Beaumont se tourna ensuite vers eux :
– « Linley, je ne vais pas tourner autour du pot. Je vous ai témoigné du respect en vous promettant de ne plus tuer personne sur votre continent et vous avez fait de même. Pour moi, le sujet est clos mais si vous n’êtes pas de cet avis, je ne vois pas d’inconvénient à vous donner une bonne leçon au nom du Seigneur Beyrut. »
– « Quel genre de discours tenez-vous ? » Dit Linley avec un rire froid. « Vous avez tué cent millions de personnes, Beaumont! Cent millions, vous entendez ??!!! Et voilà que vous m’annoncez que vous ne tuerez plus, refusez toute punition et entendez que le sujet soit clos ? Vous osez prétendre que c’est une marque de respect ? »
C’était risible en effet. Cet homme était bien trop autoritaire.
– « De toute évidence, vous n’avez pas l’intention de me respecter. »
Son visage s’endurcit : sa décision était prise.
« Pour le moment, je ne peux tuer ce Linley dans la mesure où il entretient des relations avec le Seigneur Beyrut. Ceci dit, je me dois de lui donner une leçon. Quant aux autres, je vais de ce pas les exterminer, ce qui, du même coup, fera prendre conscience à Linley que je ne suis pas aussi faible que le Grand Sorcier. »

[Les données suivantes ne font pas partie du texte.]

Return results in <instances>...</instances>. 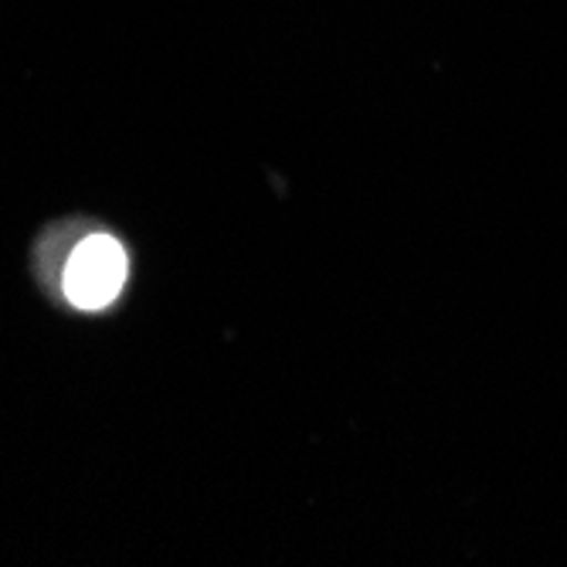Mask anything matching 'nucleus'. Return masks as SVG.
Here are the masks:
<instances>
[{
  "instance_id": "f257e3e1",
  "label": "nucleus",
  "mask_w": 567,
  "mask_h": 567,
  "mask_svg": "<svg viewBox=\"0 0 567 567\" xmlns=\"http://www.w3.org/2000/svg\"><path fill=\"white\" fill-rule=\"evenodd\" d=\"M130 276V259L126 248L113 235H89L65 266L62 289L72 306L95 313L106 309L126 286Z\"/></svg>"
}]
</instances>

– « Cela n’a rien à voir avec le respect », répondit Linley, une envie de meurtre au fond du cœur. « Mais vous êtes bien trop orgueilleux et trop exigeant! »
Peu à peu, le pouvoir divin entoura Olivier et Desri.
– « Espèce de bâtard! Moi qui ne souris jamais, je me suis montré aimable durant toute notre conversation et vous ai traité avec respect, mais vous n’en voulez pas! À qui donc pensez-vous avoir affaire ?! » Il donna un grand coup sur la table qui s’effondra en mille morceaux et poursuivit, le visage tremblant de rage : « Très bien! Dans ce cas, je n’ai rien à me reprocher. Sachez, Seigneur Beyrut, que je vais donner à Linley une leçon de votre part! »
Soudain, une lame de guerre d’un bleu profond apparut entre ses mains.
Aussitôt, Linley, Desri et Olivier prirent leur envol et convoquèrent leurs armes : Sang Pourpre pour Linley, une longue et fine épée pour Desri et l’Epée de Glace pour Olivier.
– « Vous appelez cela un sourire aimable, Beaumont ?! »
Linley était si furieux qu’il se mit à rire : « Du respect, vous ?? Vous avez tué des millions de personnes sur mon continent et refusez d’en payer le prix! Et qui donc êtes-vous pour oser prétendre me donner une leçon de la part du Seigneur Beyrut ? Vous pensez avoir le pouvoir de me remettre à ma place ? »
Tout en parlant, Linley injectait dans son épée son pouvoir divin d’affinité Vent.
Mais cette fois, Sang Pourpre n’émit aucun son.
– « Ce type est une vermine », dit Desri que Beaumont avait réussi à mettre en rage, bien qu’il fût le plus calme des trois.
Sa longue lame bleue entre les mains, le visage féroce, Beaumont eut une grimace.
– « Meurs!!! » Rugit-il avec une rage bestiale.
Sa voix n’était pas retombée que déjà, il fonçait droit sur Olivier.
Il avait, en effet, décidé de tuer d’abord les deux autres Divinités avant de s’en prendre à Linley.